In the US, the Dodd-Frank Act[8] has established a resolution framework for systemic financial institutions. The US approach intends to address systemic banks by taking failing institutions into receivership by the Federal Deposit Insurance Corporation (FDIC), under which their business will be transferred to a new entity or wound down.

The EU framework would also allow authorities to put banks into an orderly resolution in which their essential services could be preserved, for example via a sale to a third party or the creation of a bridge bank, while the failed institution itself would ultimately be wound down. However, in cases where an institution could be restored to financial viability and this would better serve the maintenance of critical functions and the public interest, the Commission also proposes equipping authorities with the power to write down some of its liabilities (bail-in) and allow the bank to remain in business. This would include dilution of shareholders, changes to management, haircutting of creditors and other restructuring so as to ensure that the surviving entity was viable. All resolution operations would also need to adhere to EU state aid rules.


III. STRUCTURE OF PROPOSAL

9. What are the key elements of today's proposal?

The proposal lays out a comprehensive set of measures which aim to ensure that:

·  national authorities are equipped with the necessary tools to intervene in a troubled institution at a sufficiently early stage to address developing problems;

·  firms and authorities make adequate preparation for crises;

·  national authorities have harmonised resolution tools and powers to take rapid and effective action when bank failure cannot be avoided;

·  authorities cooperate effectively when dealing with the failure of a cross-border bank.

The framework takes into account the global nature of several banks. It provides for strong coordination between national authorities under the leadership of the group resolution authority in order to ensure that resolution tools are applied to a cross-border group in a coherent manner across different jurisdictions.

Key elements

·  The framework will be based first on prevention and preparation. In particular banks and resolution authorities will be required to draw up recovery and resolution plans on how to deal with financial stress or failure at group level but also for the individual entities in the group. If authorities identify obstacles to resolvability in the course of this planning process, they can require a bank to take appropriate measures including changes to corporate and legal structures to ensure that it can be resolved with the available tools in a way that does not threaten financial stability and does not involve costs to taxpayers.

·  Another key element will be early intervention. The powers of authorities will be expanded in order to intervene at an early stage (before the problems become critical and its financial situation deteriorates irreparably) when a bank is in breach of, or is about to breach, regulatory capital requirements. These powers will include the possibility of dismissing the management and appointing a special manager even before a bank is failing, as well as convening a meeting of shareholders to adopt urgent reforms, and requiring the bank to draw up a plan for the restructuring of debt with its creditors.

·  The framework will provide for credible resolution tools when a bank is about to fail.

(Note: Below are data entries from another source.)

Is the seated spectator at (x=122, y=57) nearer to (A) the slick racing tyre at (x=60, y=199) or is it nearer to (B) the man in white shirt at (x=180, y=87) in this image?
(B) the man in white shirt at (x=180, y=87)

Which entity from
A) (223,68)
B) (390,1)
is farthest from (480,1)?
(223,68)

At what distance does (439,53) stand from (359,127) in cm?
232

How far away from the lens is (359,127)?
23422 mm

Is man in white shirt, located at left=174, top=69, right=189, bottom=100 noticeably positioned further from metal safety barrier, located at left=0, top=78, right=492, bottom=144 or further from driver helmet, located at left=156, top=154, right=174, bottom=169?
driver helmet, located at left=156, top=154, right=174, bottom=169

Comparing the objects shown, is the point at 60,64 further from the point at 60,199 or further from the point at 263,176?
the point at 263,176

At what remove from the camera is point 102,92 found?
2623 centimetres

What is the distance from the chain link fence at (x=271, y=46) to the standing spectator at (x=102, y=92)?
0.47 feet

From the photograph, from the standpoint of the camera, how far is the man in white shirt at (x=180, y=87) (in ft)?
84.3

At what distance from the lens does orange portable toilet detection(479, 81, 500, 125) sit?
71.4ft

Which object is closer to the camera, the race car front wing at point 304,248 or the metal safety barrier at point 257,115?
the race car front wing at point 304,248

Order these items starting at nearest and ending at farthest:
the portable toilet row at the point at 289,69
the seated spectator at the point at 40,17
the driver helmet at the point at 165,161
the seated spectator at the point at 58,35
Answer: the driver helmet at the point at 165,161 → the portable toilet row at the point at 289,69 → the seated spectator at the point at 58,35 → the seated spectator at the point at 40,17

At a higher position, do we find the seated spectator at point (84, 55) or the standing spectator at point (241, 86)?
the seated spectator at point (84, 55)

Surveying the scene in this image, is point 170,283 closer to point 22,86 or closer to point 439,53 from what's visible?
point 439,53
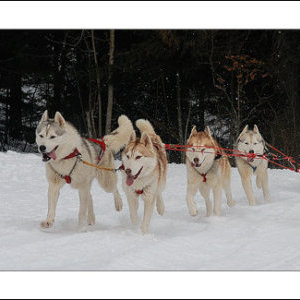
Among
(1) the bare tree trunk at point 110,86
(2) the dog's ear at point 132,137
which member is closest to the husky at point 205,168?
(2) the dog's ear at point 132,137

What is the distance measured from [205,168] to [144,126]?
563 millimetres

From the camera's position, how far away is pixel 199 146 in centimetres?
372

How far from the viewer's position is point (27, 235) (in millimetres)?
3529

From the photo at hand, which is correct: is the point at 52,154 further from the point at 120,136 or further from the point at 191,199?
the point at 191,199

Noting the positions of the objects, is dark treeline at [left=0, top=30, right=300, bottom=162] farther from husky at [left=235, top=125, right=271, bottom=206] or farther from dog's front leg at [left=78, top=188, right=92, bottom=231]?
dog's front leg at [left=78, top=188, right=92, bottom=231]

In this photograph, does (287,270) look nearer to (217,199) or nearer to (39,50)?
(217,199)

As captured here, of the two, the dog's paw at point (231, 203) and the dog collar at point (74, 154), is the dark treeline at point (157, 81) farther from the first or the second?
the dog's paw at point (231, 203)

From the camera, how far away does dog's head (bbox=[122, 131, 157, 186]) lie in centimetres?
337

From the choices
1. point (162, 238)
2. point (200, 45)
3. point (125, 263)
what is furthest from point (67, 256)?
point (200, 45)

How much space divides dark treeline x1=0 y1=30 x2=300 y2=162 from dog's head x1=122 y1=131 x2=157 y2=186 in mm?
589

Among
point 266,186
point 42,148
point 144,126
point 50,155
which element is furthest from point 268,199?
point 42,148

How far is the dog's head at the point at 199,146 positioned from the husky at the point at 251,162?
41 centimetres

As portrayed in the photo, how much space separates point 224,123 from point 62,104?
1244mm

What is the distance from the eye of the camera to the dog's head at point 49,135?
3.23 metres
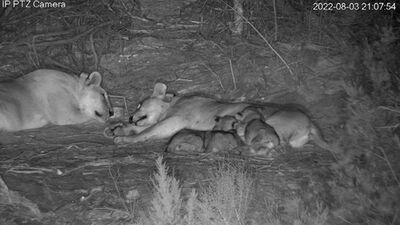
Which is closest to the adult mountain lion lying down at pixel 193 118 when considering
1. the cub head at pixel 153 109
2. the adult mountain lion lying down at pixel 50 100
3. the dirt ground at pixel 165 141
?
the cub head at pixel 153 109

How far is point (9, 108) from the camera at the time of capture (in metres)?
7.59

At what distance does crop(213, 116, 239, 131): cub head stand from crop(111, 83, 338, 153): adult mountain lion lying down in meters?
0.26

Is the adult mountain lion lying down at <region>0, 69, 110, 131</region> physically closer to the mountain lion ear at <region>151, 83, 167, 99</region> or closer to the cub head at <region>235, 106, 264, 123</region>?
the mountain lion ear at <region>151, 83, 167, 99</region>

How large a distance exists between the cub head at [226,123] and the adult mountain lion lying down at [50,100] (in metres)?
2.18

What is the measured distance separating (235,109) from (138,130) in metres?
1.60

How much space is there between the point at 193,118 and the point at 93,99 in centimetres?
189

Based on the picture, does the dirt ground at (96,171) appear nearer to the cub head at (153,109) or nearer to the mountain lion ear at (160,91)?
the cub head at (153,109)

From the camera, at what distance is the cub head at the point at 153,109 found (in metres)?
8.49

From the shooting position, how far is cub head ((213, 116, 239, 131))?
24.2 feet

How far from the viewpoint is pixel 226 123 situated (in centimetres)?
743

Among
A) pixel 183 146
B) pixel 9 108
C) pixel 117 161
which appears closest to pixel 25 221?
pixel 117 161

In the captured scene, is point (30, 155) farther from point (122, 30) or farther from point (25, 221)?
point (122, 30)

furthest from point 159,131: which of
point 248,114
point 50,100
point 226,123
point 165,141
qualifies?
point 50,100

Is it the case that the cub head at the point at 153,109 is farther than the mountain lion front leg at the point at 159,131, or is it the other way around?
the cub head at the point at 153,109
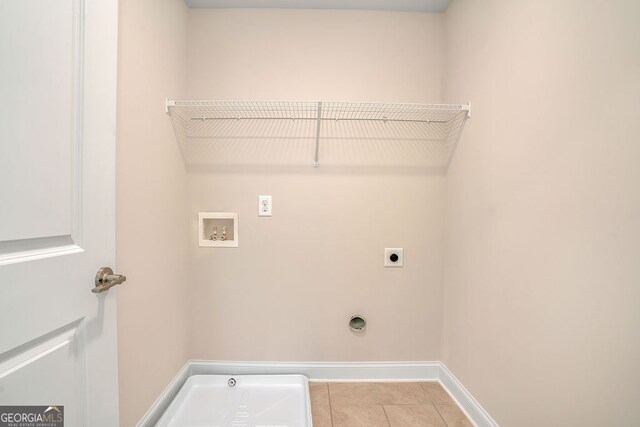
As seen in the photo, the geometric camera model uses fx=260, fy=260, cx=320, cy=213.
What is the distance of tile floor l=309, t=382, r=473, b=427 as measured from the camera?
144cm

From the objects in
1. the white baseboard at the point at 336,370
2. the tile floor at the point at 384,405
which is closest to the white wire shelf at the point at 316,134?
the white baseboard at the point at 336,370

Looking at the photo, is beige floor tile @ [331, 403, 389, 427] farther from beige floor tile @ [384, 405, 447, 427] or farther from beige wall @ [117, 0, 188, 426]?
beige wall @ [117, 0, 188, 426]

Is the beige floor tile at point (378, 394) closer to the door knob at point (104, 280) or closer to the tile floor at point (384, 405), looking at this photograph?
the tile floor at point (384, 405)

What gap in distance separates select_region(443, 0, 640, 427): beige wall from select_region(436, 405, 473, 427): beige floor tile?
18 cm

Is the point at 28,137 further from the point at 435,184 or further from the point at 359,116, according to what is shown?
the point at 435,184

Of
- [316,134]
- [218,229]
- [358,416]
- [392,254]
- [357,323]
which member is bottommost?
[358,416]

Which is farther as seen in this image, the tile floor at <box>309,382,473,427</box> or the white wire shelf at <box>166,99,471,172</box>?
the white wire shelf at <box>166,99,471,172</box>

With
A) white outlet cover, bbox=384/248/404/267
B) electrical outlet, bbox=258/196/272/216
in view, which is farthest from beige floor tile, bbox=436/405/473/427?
electrical outlet, bbox=258/196/272/216

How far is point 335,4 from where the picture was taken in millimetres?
1701

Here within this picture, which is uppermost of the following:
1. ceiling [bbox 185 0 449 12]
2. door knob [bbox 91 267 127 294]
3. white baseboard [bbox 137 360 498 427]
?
ceiling [bbox 185 0 449 12]

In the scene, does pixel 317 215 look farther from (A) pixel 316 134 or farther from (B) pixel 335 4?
(B) pixel 335 4

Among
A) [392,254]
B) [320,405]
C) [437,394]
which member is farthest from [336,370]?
[392,254]

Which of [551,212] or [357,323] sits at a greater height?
[551,212]

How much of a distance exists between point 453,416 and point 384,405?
1.24ft
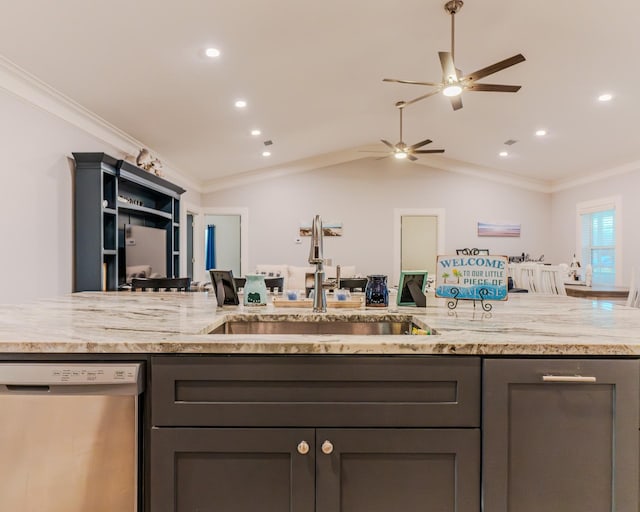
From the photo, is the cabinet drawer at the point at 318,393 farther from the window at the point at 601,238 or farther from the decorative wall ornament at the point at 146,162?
the window at the point at 601,238

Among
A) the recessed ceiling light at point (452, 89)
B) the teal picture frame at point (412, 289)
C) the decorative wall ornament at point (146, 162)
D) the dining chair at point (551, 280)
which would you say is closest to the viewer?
the teal picture frame at point (412, 289)

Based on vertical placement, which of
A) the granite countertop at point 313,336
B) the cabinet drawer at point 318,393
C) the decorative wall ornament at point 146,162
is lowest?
the cabinet drawer at point 318,393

These tools will include the power to sell or merge the business, to set up a temporary bridge bank to operate critical functions, to separate good assets from bad ones and to convert to shares or write down the debt of failing banks (the so called bail–in). The objective is to minimise the extent to which the cost of a bank failure is borne by the State and its taxpayers. The resolution tools will ensure that essential functions are preserved without the need to bail out the institution, and that shareholders and creditors bear an appropriate part of the losses. They will also prevent the precipitous loss of value in a failing bank associated with bankruptcy, for example by quickly recapitalizing it and allowing it to be restructured.

·  The framework also establishes the mechanisms for cooperation between national authorities so that where a cross-border banking group fails, national authorities will coordinate resolution measures to protect financial stability in all affected Member States and achieve the most effective outcome for the group as a whole.


10. What will the role of the European Banking Authority (EBA) be?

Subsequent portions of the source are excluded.